GIVEN PASSAGE:
Tuesday, February 23, 2010

February 23, 2010 Market Commentary By Art Cashin

Cashin’s Comments
AN ENCORE PRESENTATION

On this day in 1540, one of the most celebrated and important expeditions in
American history began. As you know, it was Francisco Coronado's quest north from
Mexico searching for the fabled "Seven Cities of Gold." Fabled they were - the cities
were said to be set on high plateaus - they were filled with many thousands of people
and buildings taller than any then known - they were so rich that doorknobs were
jewels the size of hen's eggs - and there was so much gold that there were goldsmiths
on every block just to rework the trinkets of an easily bored populace.


The journey (and the fables) actually began several years earlier. In 1527, the king of
Spain had sent Panfilo Narvaez, along with a fleet of ships and 400 soldiers to explore
Florida. The trip was a general failure (no fountain of youth, no tickets to Epcot) so
they headed home. But it was the fall of 1528 and the fleet was hit by a hurricane.

STORED DATA:
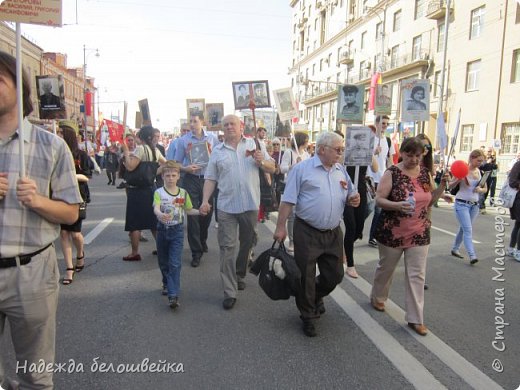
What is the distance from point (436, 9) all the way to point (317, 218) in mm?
32100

REQUIRED ACTION 1:
Answer the following questions using the commentary above:
(a) In what year did Francisco Coronado's expedition north from Mexico begin?
(b) According to the fables, on what were the Seven Cities of Gold said to be set?
(c) How many soldiers did the king of Spain send with Panfilo Narvaez to explore Florida?
REQUIRED ACTION 2: Transcribe the commentary above verbatim, from "February 23, 2010 Market" to "easily bored populace.".

OUTPUT 1:
(a) 1540
(b) High plateaus
(c) 400

OUTPUT 2:
February 23, 2010 Market Commentary By Art Cashin

Cashin’s Comments
AN ENCORE PRESENTATION

On this day in 1540, one of the most celebrated and important expeditions in
American history began. As you know, it was Francisco Coronado's quest north from
Mexico searching for the fabled "Seven Cities of Gold." Fabled they were - the cities
were said to be set on high plateaus - they were filled with many thousands of people
and buildings taller than any then known - they were so rich that doorknobs were
jewels the size of hen's eggs - and there was so much gold that there were goldsmiths
on every block just to rework the trinkets of an easily bored populace.